O povo de Israel reconstruiu o templo com as suas próprias mãos.
Os grandes reconstrutores da fé do continente fizeram o mesmo – pensemos nos
Padroeiros. Puseram em jogo a sua pequenez, confiando em Deus. Penso nos
Santos, como Martinho, Francisco, Domingos, Pio que hoje comemoramos; penso nos
Patronos como Bento, Cirilo e Metódio, Brígida, Catarina de Sena, Teresa
Benedita da Cruz. Começaram por si mesmos, por mudar a própria vida, acolhendo
a graça de Deus. Não se preocuparam com os tempos sombrios, as adversidades e
qualquer divisão, que sempre existiu. Não perderam tempo a criticar e
culpabilizar. Viveram o Evangelho, sem se importar com a relevância e a
política. Assim, com a força suave do amor de Deus, encarnaram o seu estilo de
proximidade, de compaixão e de ternura – o estilo de Deus: proximidade,
compaixão e ternura – e construíram mosteiros, bonificaram terras, deram alma a
pessoas e países: nenhum programa “social” (entre aspas), só o Evangelho. E com
o Evangelho progrediram.
Reedificai a minha casa. O verbo está conjugado no
plural. Toda a reconstrução se realiza em conjunto, sob o signo da unidade, ou
seja, com os outros. Pode haver diferentes visões, mas deve-se sempre guardar a
unidade. Porque, se guardarmos a graça do todo, o Senhor edifica mesmo lá onde
nós não conseguimos. A graça do conjunto. Esta é a nossa chamada: ser Igreja,
formar um só Corpo entre nós. É a nossa vocação, como Pastores: reunir o
rebanho, não o dispersar nem mesmo preservar em belos recintos fechados. Isto é
matá-lo. Reconstruir significa fazer-se artesãos de comunhão, tecedores de
unidade a todos os níveis: não por estratégia, mas pelo Evangelho.

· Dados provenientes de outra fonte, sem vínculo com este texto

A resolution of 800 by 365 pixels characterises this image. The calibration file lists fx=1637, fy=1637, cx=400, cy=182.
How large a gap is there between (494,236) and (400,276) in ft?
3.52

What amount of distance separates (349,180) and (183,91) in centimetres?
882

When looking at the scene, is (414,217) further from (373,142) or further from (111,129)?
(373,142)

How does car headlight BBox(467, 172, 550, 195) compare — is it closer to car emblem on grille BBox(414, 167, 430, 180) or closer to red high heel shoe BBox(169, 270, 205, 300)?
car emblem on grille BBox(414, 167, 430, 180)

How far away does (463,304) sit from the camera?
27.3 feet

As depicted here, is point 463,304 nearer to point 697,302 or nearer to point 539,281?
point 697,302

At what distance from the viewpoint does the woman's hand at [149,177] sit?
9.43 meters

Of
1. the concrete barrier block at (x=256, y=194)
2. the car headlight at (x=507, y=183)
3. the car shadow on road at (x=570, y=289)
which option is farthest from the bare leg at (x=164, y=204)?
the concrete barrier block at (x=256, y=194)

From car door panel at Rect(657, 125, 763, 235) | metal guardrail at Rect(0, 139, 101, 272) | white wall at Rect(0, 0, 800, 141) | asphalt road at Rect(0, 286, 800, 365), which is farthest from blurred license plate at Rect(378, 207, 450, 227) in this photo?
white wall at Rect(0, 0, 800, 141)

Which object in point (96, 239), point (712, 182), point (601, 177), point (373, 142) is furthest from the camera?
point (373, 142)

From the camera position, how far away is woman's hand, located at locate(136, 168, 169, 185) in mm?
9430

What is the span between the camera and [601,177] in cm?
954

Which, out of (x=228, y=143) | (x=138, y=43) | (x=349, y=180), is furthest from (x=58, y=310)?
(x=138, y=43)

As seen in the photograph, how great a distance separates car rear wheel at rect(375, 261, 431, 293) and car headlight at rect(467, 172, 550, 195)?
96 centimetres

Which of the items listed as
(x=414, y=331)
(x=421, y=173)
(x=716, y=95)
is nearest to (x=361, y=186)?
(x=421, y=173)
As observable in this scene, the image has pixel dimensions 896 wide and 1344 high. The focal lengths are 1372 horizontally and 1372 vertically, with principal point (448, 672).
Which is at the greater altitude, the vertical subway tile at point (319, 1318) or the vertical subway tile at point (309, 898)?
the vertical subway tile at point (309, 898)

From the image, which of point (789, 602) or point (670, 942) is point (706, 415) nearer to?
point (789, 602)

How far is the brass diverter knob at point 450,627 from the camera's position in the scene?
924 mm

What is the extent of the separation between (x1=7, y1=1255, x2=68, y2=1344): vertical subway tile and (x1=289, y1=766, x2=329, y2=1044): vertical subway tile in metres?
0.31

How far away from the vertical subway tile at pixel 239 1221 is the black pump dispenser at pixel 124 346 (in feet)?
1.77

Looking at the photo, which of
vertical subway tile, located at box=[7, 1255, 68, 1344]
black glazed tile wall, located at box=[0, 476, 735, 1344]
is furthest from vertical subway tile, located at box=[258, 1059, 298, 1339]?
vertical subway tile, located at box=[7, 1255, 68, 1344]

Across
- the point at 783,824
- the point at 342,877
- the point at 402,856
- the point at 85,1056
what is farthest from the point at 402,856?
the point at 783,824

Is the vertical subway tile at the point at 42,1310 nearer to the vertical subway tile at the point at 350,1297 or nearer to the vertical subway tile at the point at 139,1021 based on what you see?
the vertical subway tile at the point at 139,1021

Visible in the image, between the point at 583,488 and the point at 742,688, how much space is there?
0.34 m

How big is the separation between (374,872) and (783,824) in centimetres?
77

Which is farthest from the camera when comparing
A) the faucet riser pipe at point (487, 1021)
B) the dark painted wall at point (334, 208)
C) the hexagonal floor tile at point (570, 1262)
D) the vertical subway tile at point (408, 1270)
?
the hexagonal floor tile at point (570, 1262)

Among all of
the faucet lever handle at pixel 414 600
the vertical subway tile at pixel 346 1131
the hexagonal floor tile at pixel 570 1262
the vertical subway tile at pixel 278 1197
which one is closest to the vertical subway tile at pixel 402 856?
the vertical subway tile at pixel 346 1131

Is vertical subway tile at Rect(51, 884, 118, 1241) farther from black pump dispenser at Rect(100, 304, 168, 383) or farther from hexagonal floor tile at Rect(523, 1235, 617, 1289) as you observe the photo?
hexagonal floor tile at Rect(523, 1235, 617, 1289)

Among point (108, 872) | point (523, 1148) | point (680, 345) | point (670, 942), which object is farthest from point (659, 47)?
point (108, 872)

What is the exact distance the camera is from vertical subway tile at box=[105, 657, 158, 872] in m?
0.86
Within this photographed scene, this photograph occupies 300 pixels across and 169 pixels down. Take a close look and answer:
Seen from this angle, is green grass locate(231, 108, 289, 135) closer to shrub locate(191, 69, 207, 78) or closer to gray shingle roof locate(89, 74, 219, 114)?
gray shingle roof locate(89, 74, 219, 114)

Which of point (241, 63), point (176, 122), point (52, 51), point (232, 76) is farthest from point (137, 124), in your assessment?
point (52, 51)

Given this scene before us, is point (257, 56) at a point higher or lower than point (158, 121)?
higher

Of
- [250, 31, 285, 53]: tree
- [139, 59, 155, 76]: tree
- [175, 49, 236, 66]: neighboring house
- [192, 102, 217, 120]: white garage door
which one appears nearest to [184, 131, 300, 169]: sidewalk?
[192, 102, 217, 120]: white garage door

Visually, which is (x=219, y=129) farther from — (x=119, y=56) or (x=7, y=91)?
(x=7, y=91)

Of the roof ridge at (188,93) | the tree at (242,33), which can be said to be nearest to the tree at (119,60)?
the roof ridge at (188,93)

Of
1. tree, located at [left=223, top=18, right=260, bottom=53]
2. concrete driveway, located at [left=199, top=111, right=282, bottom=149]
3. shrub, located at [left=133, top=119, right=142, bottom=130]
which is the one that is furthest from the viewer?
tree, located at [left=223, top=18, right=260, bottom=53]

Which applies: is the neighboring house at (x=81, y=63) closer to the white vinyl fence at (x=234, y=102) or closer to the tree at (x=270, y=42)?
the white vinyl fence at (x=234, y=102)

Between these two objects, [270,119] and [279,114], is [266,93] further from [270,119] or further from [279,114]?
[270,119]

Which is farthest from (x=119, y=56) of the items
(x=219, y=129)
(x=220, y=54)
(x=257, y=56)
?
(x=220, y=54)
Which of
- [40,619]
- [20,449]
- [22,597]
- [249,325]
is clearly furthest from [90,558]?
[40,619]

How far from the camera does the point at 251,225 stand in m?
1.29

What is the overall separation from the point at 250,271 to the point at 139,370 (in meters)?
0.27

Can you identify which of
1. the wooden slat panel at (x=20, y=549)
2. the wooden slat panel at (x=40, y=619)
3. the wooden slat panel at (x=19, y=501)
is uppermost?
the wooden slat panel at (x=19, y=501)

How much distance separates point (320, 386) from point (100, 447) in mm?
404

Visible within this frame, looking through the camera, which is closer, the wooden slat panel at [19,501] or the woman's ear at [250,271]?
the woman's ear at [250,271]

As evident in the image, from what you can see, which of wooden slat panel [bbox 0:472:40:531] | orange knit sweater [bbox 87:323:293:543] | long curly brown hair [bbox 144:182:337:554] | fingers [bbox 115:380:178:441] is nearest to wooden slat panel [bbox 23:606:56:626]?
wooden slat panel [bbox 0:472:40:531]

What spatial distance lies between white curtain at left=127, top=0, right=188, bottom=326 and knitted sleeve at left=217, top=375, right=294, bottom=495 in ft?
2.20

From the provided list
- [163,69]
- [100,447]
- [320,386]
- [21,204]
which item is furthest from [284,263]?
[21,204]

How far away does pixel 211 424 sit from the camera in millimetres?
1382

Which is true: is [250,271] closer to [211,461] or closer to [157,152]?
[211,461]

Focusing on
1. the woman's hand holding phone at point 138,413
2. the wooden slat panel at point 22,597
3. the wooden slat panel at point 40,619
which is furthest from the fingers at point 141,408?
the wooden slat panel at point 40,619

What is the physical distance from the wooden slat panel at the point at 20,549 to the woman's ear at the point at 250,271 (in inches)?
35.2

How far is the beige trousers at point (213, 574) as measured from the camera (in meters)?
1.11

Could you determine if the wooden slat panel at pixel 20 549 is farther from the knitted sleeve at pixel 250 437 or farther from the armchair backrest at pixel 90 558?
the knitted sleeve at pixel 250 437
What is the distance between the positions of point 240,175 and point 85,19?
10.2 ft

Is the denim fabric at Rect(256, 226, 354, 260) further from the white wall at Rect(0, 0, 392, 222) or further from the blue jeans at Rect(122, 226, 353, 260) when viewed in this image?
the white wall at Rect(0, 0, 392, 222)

Se edificarmos desta forma, daremos aos nossos irmãos e irmãs a
chance de ver: é o
terceiro verbo. Aparece na conclusão do Evangelho de hoje, onde se diz que
Herodes procurava «ver Jesus» (cf. Lc 9, 9). Hoje, como então,
fala-se muito de Jesus. Então dizia-se que «João ressuscitara dos mortos, (...)
Elias aparecera, (...) um dos profetas antigos ressuscitara» (Lc 9,
7-8). Todos eles mostravam apreço por Jesus, mas não compreendiam a sua
novidade e encerravam-No em esquemas já vistos: João, Elias, os profetas...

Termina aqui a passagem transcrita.